BRIEF A: Pick out every line in the entries below that contains the string "panel", copying each one in full. Case counts.

Now that house prices have boomed, designers and colour experts say Australians will increasingly bring more colour into their homes to spark joy and a greater connection to nature.
“We are on the cusp of transformation, with increasing political and economic change,” says Kmart’s head of design, forecast and product technology, Anne-Marie Bodal.
“Brighter colours, patterns and artistry are coming back. We are going through a huge flip of how we use our homes and behave in them.”
Australian Trend Forecast founder Kim Chadwick says it’s been a “pretty dull decade for colour” in the past 10 years but a new mix of palettes are making their way into our living, eating – and, increasingly, working – spaces.
“There is a mix of new colours coming through, ranging from soft and calming colours to the reassuring colours of nature,” she says.

MATERIAL FOR THIS EXERCISE:
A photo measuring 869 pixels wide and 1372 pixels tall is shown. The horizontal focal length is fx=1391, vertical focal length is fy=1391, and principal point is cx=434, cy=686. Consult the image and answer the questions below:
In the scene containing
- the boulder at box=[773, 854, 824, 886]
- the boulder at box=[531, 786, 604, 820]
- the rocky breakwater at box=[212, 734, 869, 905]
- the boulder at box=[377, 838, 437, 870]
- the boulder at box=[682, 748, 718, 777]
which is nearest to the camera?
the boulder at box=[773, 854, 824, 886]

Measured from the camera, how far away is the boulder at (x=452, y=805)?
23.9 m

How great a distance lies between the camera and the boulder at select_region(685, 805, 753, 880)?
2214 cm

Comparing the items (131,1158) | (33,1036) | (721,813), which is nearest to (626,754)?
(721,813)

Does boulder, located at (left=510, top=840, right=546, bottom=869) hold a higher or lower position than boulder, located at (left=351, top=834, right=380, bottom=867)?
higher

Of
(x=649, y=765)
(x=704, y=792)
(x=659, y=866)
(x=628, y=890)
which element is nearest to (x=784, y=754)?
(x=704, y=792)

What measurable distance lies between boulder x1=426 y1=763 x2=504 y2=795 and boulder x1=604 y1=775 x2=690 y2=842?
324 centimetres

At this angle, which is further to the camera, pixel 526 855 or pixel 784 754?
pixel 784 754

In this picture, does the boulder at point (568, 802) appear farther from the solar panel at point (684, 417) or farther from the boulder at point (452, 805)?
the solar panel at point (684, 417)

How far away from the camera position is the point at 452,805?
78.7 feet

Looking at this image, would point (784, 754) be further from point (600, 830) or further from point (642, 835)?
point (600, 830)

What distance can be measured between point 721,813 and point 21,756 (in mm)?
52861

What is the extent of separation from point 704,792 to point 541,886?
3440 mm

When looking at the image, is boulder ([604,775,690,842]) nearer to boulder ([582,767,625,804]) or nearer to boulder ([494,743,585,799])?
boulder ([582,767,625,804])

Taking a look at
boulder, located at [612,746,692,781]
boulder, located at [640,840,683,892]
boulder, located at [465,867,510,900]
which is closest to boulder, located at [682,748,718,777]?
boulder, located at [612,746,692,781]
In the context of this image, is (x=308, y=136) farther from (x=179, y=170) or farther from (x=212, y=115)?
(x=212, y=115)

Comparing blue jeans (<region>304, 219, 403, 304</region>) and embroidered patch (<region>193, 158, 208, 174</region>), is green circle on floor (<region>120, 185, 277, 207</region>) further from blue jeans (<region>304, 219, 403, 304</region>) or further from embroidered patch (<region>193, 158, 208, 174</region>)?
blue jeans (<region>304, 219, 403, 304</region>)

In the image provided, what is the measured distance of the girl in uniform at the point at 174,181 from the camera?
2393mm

BRIEF B: In the article on home color trends, what position does Anne-Marie Bodal hold?

FINISHED ANSWER A:
In this picture, does the boulder at point (568, 802) appear farther from the solar panel at point (684, 417) or farther from the boulder at point (452, 805)?
the solar panel at point (684, 417)

FINISHED ANSWER B: She is Kmart's head of design, forecast and product technology.